Si tratara de resumir por qué me he planteado ahora este tema, creo que lo resumiría en la siguiente pregunta: ¿Pueden ser tratadas las guerras -con todos sus horrores y desastres- como un tema cómico en la literatura y el arte en general? Parecería que no, y que sólo gente desalmada y carente de la mínima sensibilidad humana puede reírse de lo que ocurre y de cómo ocurre en las guerras. La respuesta que dieron con sus obras grandes artistas va en ese sentido de negar la comicidad de lo bélico, y ahí están Goya con su serie «Los desastres de la guerra» o Picasso con su «Gernika». La literatura y el teatro por su parte abundan en tratamientos patéticos de las guerras, y baste ahora con recordar un clásico de la literatura contra la guerra, la novela «Sin novedad en el frente» de Erich María Remarque, y, en el cine, grandes obras como «Senderos de gloria» o «¡Ataque!» o «Platoon». También es cierto que ya desde los griegos se puede contar con tratamientos cómicos, si no de la guerra, sí contra la guerra, como es la «Lisístrata» de Aristófanes. Por mi parte, las varias veces que he tratado ese tema nunca he dejado que asomara una sola sonrisa en los desarrollos de tales obras. Voz de un lector: «¡Se olvida usted de algo!».

Yo: «Dígame, dígame».

Lector: Hay un cuentecito escrito y publicado por usted y que se titula Estrépito y resplandor, en el que dos supervivientes de la bomba atómica de Hiroshima discuten y nos hacen reír -o al menos usted lo intenta- porque el personaje que cuenta la historia termina su relato «con esta chistosa frase: que él y yo, en nuestra discusión, por muy enfadados que estuviéramos, no podíamos, por razón de nuestras mutilaciones, llegar a las manos».

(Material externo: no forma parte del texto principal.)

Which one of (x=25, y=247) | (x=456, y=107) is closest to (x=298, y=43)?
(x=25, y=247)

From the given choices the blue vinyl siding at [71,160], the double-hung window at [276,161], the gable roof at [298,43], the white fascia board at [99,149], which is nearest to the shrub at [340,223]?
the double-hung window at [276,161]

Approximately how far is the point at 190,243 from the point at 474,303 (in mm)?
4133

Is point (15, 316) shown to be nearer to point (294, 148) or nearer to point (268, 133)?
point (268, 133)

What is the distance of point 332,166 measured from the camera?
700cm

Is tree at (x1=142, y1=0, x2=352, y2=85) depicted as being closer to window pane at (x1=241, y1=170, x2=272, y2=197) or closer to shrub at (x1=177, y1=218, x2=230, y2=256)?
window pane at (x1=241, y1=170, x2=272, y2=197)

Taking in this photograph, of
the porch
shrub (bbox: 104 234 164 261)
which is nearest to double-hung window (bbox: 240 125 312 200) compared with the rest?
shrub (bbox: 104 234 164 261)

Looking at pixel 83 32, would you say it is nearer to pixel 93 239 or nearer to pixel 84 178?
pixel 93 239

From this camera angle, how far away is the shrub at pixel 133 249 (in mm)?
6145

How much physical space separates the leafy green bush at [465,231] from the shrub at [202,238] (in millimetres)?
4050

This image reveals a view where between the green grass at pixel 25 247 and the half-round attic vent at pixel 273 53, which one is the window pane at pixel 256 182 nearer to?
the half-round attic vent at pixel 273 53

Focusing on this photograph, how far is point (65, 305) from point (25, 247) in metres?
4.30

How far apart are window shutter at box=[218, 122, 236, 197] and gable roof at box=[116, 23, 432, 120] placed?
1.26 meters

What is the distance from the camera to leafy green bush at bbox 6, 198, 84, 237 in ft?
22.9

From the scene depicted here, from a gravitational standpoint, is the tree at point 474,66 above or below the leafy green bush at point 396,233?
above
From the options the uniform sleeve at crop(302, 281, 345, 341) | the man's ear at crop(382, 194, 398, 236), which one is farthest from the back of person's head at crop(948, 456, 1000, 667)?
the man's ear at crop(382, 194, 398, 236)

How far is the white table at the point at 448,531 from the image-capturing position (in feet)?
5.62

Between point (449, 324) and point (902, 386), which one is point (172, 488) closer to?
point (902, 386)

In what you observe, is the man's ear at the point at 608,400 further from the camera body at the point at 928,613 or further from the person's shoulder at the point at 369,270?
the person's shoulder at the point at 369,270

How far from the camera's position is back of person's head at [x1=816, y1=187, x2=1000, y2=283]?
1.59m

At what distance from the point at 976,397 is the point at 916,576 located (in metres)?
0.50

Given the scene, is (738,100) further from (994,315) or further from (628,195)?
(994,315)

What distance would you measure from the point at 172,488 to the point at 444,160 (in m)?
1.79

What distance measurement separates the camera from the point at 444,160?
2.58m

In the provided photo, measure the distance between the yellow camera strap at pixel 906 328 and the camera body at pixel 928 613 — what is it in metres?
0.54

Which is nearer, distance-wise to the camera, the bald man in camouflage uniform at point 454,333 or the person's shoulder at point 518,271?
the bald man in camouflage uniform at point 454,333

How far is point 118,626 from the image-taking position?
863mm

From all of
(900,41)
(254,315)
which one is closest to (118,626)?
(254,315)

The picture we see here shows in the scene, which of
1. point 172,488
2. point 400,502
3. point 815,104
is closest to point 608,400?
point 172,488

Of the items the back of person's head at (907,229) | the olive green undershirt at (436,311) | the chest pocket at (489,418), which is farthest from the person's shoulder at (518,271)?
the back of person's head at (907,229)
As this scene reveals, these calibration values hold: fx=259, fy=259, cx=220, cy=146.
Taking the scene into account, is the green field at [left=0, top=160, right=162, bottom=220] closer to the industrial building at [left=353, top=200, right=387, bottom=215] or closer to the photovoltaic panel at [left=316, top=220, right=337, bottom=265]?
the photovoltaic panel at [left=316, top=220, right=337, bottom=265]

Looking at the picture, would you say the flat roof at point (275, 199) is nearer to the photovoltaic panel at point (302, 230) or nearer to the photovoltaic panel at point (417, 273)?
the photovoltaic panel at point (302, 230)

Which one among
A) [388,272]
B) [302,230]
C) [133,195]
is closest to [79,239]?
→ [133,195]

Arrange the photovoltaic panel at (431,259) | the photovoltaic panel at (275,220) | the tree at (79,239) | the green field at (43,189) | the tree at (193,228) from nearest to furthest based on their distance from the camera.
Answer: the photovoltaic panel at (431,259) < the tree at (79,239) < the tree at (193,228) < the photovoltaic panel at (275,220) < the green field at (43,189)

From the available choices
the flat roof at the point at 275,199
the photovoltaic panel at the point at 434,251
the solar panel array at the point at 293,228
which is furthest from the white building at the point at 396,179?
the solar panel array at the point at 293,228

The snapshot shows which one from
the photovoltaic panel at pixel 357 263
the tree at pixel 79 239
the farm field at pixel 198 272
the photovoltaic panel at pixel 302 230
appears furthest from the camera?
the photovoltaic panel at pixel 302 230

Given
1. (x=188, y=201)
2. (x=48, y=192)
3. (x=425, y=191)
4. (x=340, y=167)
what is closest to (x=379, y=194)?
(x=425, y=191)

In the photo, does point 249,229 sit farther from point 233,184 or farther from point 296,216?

Mea culpa!, exclamo; y continúo diciendo ahora que mi lector tiene razón, y que ello me hace pensar en la verdad que hay seguramente en la idea de que la comicidad se produce cuando hay una frialdad de sentimientos y una mecanización de los movimientos humanos, como ya lo anotó Bergson en su libro «La risa». Es por lo que Charlot hace gracia cuando lo vemos sometido a la tortura de un trabajo inhumano. (Mi opinión es que la comicidad es una cuestión de estilo, y que con un mismo tema se puede hacer una tragedia o una comedia. Así es que el autor latino Plauto escribió una comedia memorable, comiquísima, con el tema de unas grandes tragedias griegas nada menos que de Esquilo, Sófocles y Eurípides, hoy perdidas: «Anfitrión»).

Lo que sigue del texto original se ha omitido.